At their worst, squat parties can be nightmarish, apocalyptic experiences. Fed by a spiky, ‘fuck everything’ vibe verging on nihilism, they can be full of aggression and bad drugs, with music that sounds like sticking your heading in a tumble dryer along with a pneumatic drill, people pissing on the stairs and getting robbed at knifepoint in the toilets. Depending on the crews that ran them, some parties I’ve been to were like a twisted mirror to commercial raves: dodgy ‘security’ charging a tenner to stand in a broken down warehouse listening to horrifically dark and repetitive techno while shadowy huddles dissolve into k-holes in the corner.
Like other aspects of life, most squat parties contain elements of both these sets of competing energies.
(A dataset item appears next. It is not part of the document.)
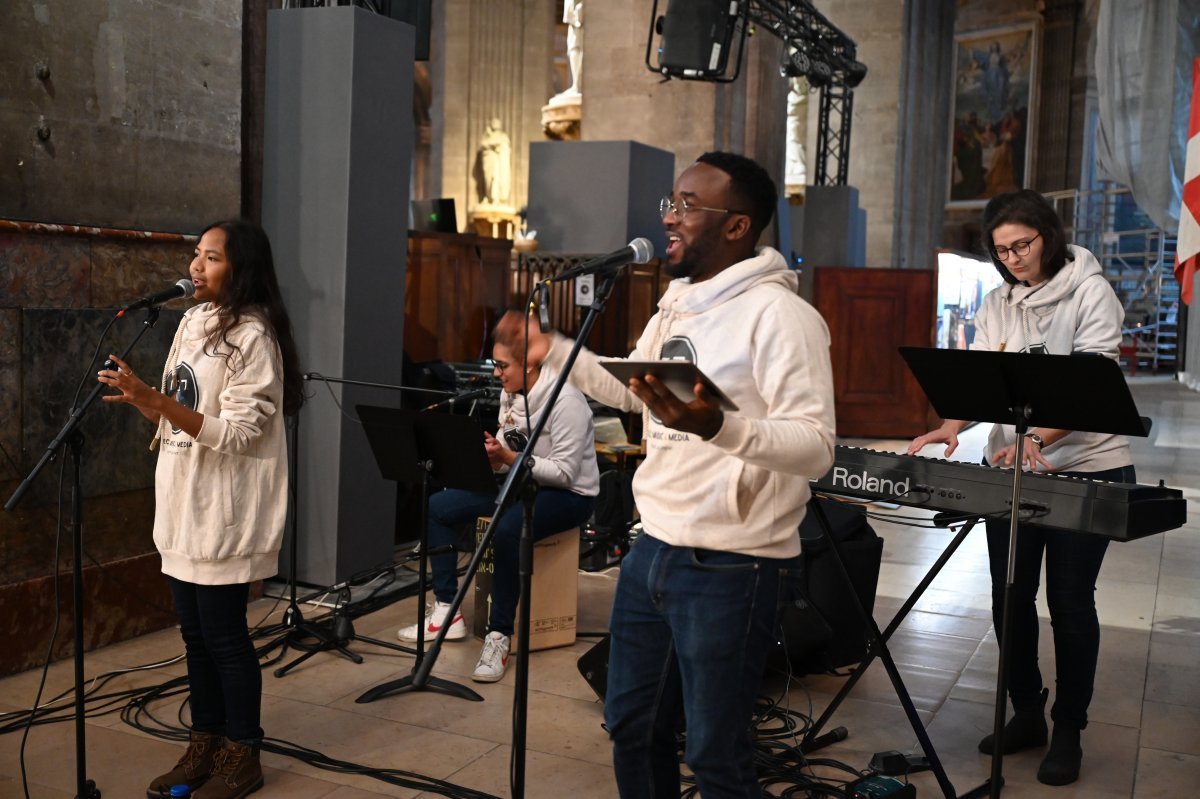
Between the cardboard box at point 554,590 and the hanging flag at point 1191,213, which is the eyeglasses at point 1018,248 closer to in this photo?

And maybe this antagonism is what gives them their own momentum – their open, boundary-dissolving potential balanced by a desire for chaos. Even at their best, squat parties, like all human endeavours are sometimes littered with their own contradictions. One aspect of the culture that has always grated with me is the under-representation of people of colour, something that is especially glaring given that most London squats I’ve known have existed in some of the city’s most ethnically diverse boroughs, including Hackney, Tower Hamlets, Lambeth and Southwark.
Despite this, I have learnt so much over the years: about the contradictions and messiness of cities; about the possibility to create art, music and media by yourself in a basement with a few scraps of scrounged materials; and about myself – my own desires, abilities, limitations and fears. Most of all, I learnt about the enormous dedication of crews who put huge amounts of energy into seeking out spaces, hauling their own rigs around the city in the middle of the night in battered vans, all for chaotic one-night celebrations of life in a city of eight million, only to have to clear the mess up in the morning.